小纪汝亿正沉浸在丧父之痛中,哭的跟泪人一般,哪里知自己这个孝子这会应该起身迎客,然后陪人家一块给爹磕头。
还是纪忠反应快,赶紧让郭氏牵着小少爷起来给人家行礼。
“节哀,节哀。”
赵安的样子沉痛至极,深情看着纪晓岚的遗孀和幼子,“纪大人没了,朝廷上下都很悲痛...”
说的这番话听着很官方。
尔后走到灵位前从香案上取了三炷香,点燃恭恭敬敬拜了三拜。
他是固山贝子,怎么也不可能给纪昀这个汉官磕头的。
动作很慢,腰弯得很深,像是真的在哀悼什么重要的人物。
上完香站在那里看着纪昀灵位,沉默片刻,再扫一眼灵堂,最后目光落在纪忠脸上:“纪大人单位可曾派人过来主持?”
“单位?”
纪忠表示不明白。
轻咳一声后,赵安改了说法:“纪大人的丧事是谁在操持?”
纪忠喉结滚动了一下,低声道:“回大人,是家里…家里人在操持。”
“就你们家里人?”
“就…就家里几个。”
“是么。
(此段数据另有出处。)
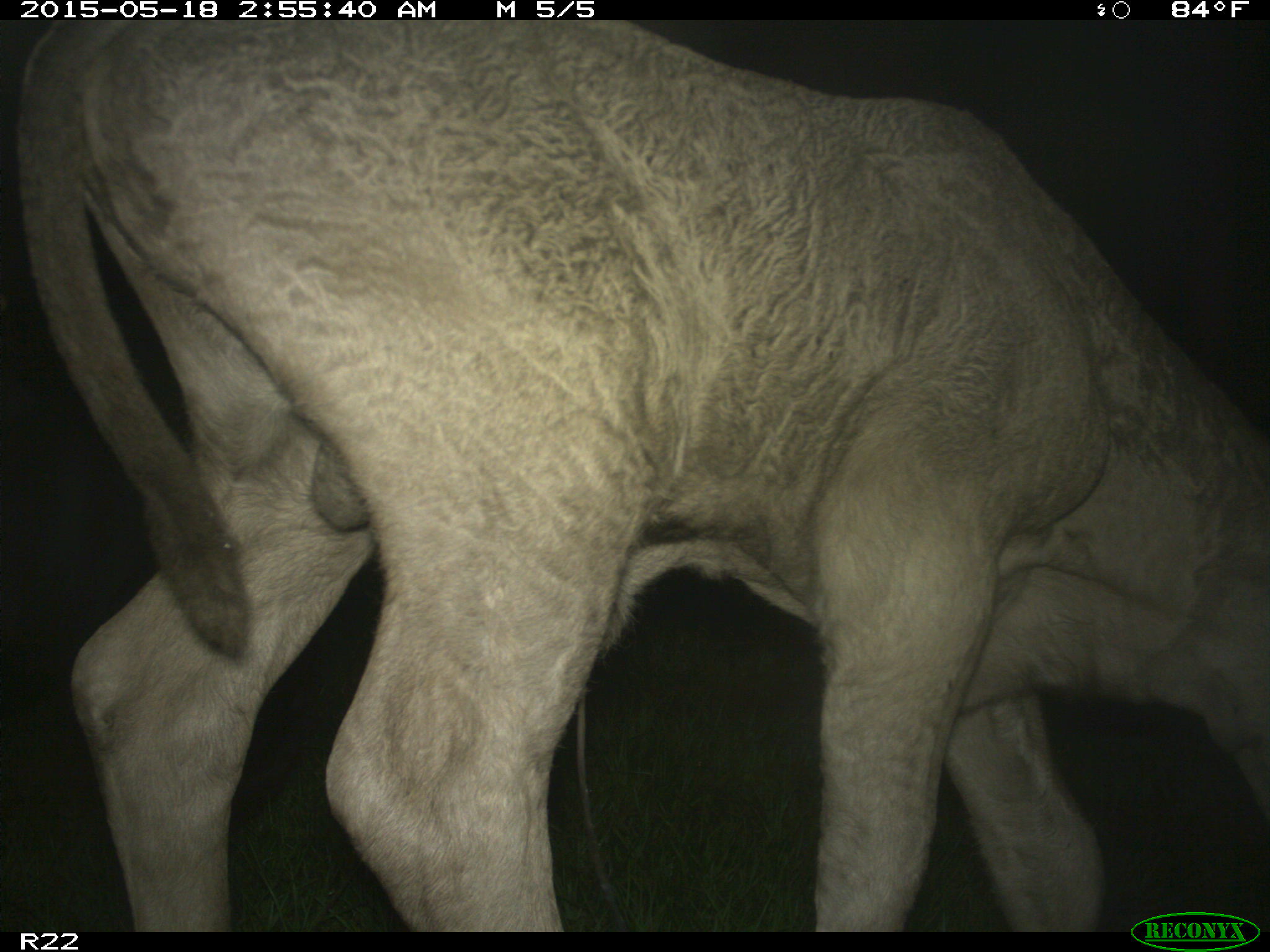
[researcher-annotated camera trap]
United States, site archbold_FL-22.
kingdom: Animalia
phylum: Chordata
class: Mammalia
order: Artiodactyla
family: Bovidae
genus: Bos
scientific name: Bos taurus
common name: domestic cow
Bos taurus (domestic cow).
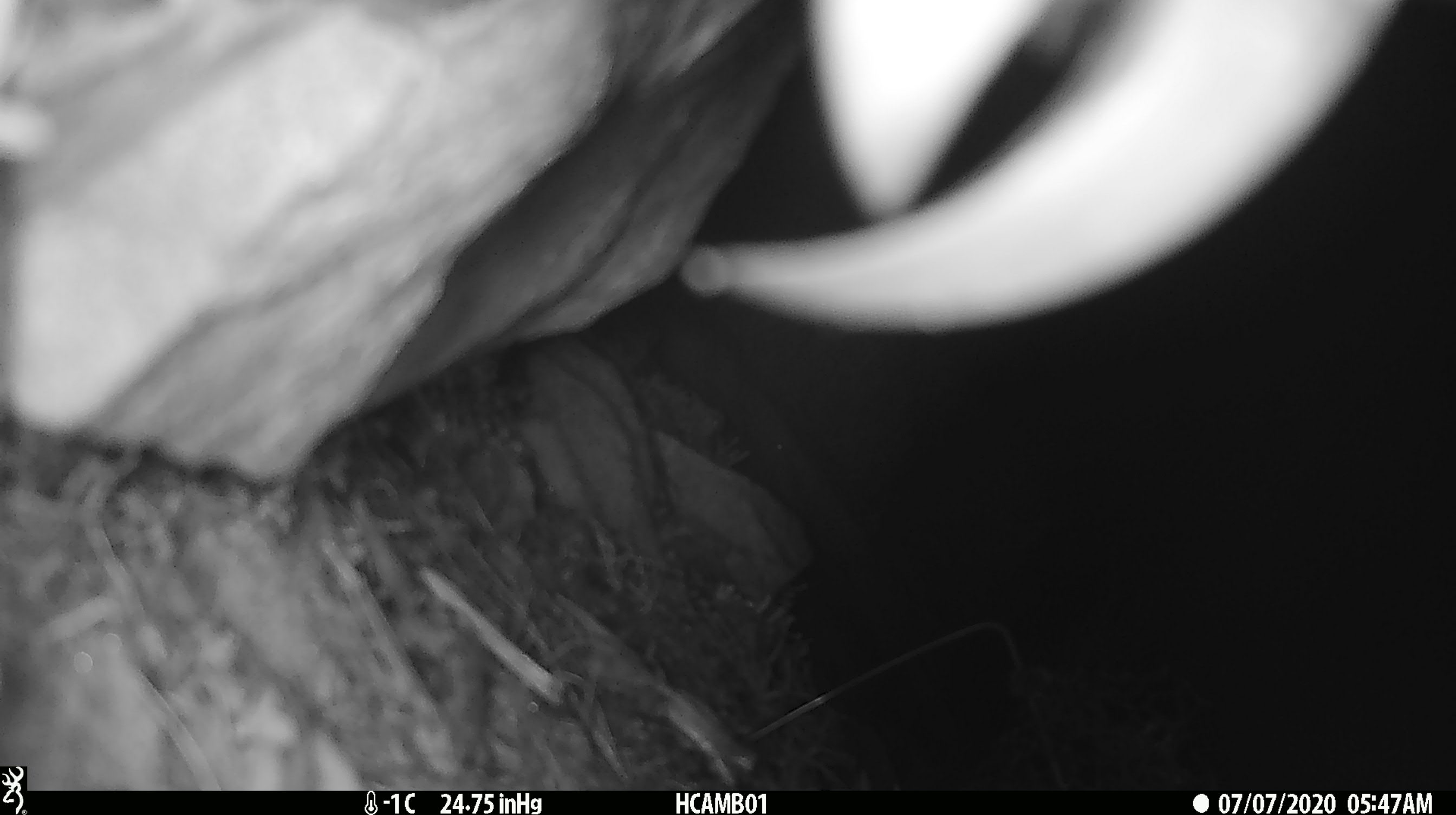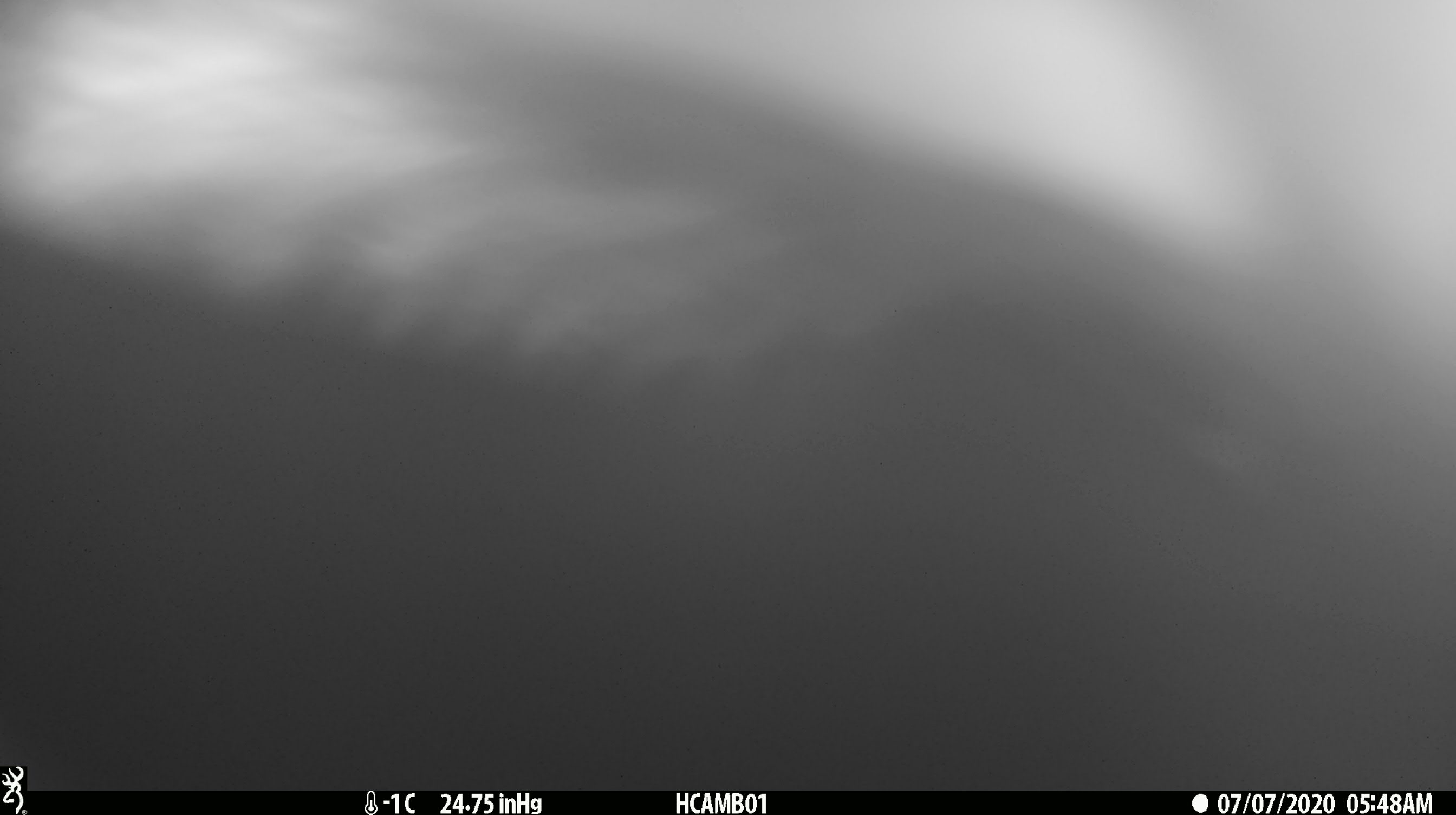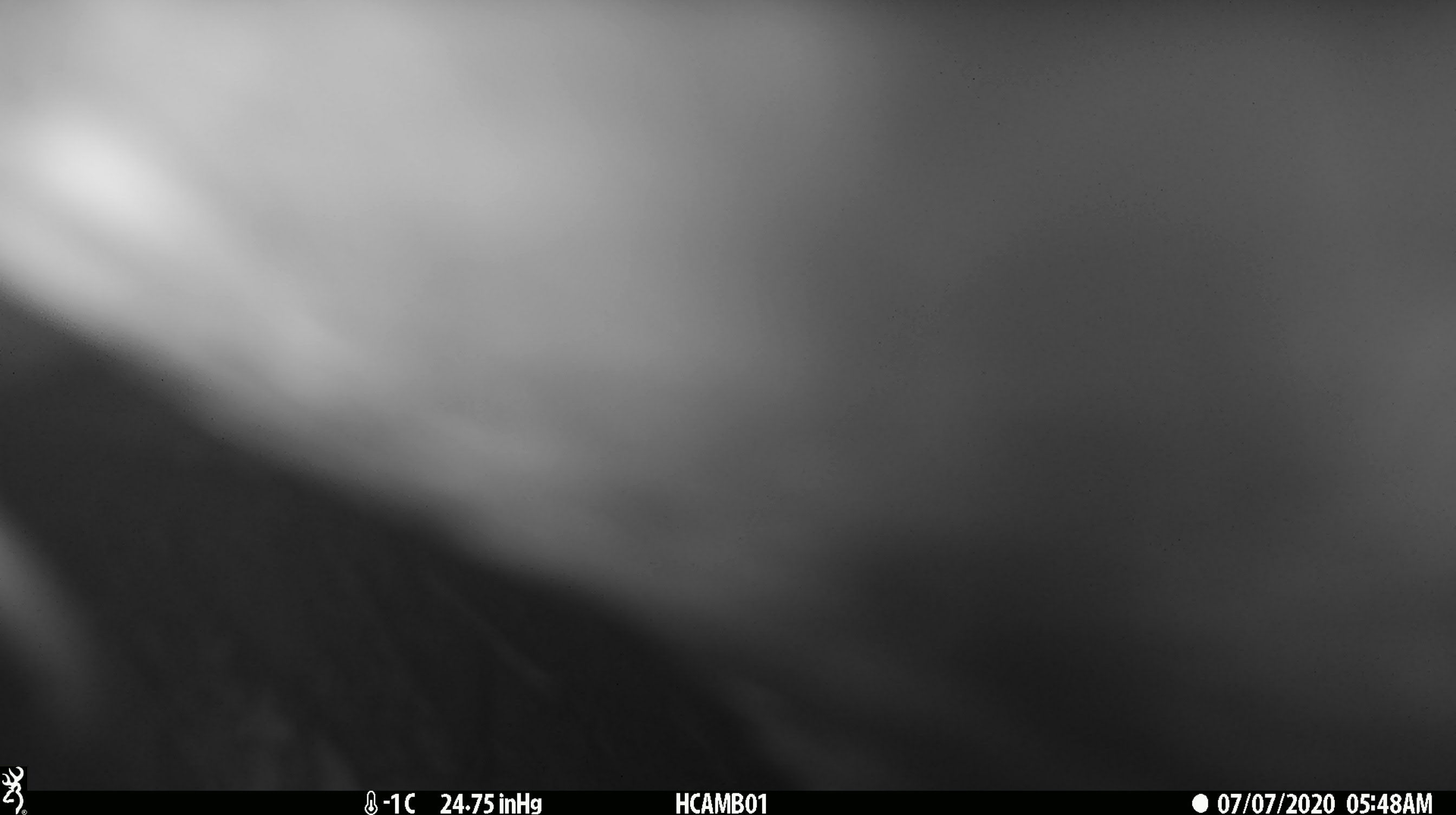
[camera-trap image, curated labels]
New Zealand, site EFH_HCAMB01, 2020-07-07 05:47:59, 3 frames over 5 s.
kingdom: Animalia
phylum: Chordata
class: Aves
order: Psittaciformes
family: Strigopidae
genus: Nestor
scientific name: Nestor notabilis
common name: kea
”
赵安点了点头,又看了看灵堂四周。
地上的纸钱灰堆了一地,风一吹就往人脸上扑。
棺材前面的长明灯亮着,但不知为何在赵安视线看向棺材时,那长明灯的火苗猛的一下蹿的老高。
赵安看了一圈也没说什么,只是把手抄在背后在灵堂里踱了两步,这才开口对灵堂众人道:“纪大人是大清的大学士,文坛泰斗,四库全书的总纂官。这样的人没了,丧事怎么能办成这样?礼部的人呢?都察院的人呢?翰林院的人呢?就任由一个大学士的灵堂冷冷清清的,连个衙门的人都没有?”
声音极度不满。
纪忠低头不敢说话,自家老爷可是太上皇逼死的,这节骨眼哪个衙门敢派人过来?
就是老爷的门生故旧都不敢来啊。
这位赵大人到底是年轻了些,不晓得里面的厉害。
不过人家能过来,也真是对得起自家老爷了。
只老爷在时,怎么不曾听他提过这位赵大人呢?
纪忠疑惑赵安与自家老爷关系时,赵安这边却愤愤不平道:“朝廷有朝廷的规矩,大臣有大臣的体面!纪大人活着的时候是太上皇身边的重臣,如今走了,朝廷就该给他应有的哀荣。这是规矩,也是体统!”
说罢,朝外疾喝一声:“来人!”
“在!”
十几个亲随涌了进来。
“你们去礼部,去都察院,去翰林院,去兵部...告诉这些单位的负责人,就说我固山贝子赵有禄说了,不管他们心里在想什么,死者为大!”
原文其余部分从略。